Lee JC., Espéli M., Anderson CA., Linterman MA., Pocock JM., Williams NJ., Roberts R., Viatte S., Fu B., Peshu N., Hien TT., Phu NH., Wesley E., Edwards C., Ahmad T., Mansfield JC., Gearry R., Dunstan S., Williams TN., Barton A., Vinuesa CG., UK IBD Genetics Consortium None., Parkes M., Lyons PA., Smith KGC.

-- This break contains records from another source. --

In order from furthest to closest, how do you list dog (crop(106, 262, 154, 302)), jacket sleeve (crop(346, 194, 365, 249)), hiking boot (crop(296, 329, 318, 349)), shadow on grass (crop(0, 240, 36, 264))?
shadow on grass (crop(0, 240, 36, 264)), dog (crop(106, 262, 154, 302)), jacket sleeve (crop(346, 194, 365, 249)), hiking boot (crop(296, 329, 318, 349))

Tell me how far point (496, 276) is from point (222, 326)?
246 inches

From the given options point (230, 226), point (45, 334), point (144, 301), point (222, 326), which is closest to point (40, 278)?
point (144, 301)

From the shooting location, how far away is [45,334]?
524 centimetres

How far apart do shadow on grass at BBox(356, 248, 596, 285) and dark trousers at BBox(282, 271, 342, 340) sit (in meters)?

The clinical course and eventual outcome, or prognosis, of complex diseases varies enormously between affected individuals. This variability critically determines the impact a disease has on a patient's life but is very poorly understood. Here, we exploit existing genome-wide association study data to gain insight into the role of genetics in prognosis. We identify a noncoding polymorphism in FOXO3A (rs12212067: T > G) at which the minor (G) allele, despite not being associated with disease susceptibility, is associated with a milder course of Crohn's disease and rheumatoid arthritis and with increased risk of severe malaria. Minor allele carriage is shown to limit inflammatory responses in monocytes via a FOXO3-driven pathway, which through TGFβ1 reduces production of proinflammatory cytokines, including TNFα, and increases production of anti-inflammatory cytokines, including IL-10. Thus, we uncover a shared genetic contribution to prognosis in distinct diseases that operates via a FOXO3-driven pathway modulating inflammatory responses.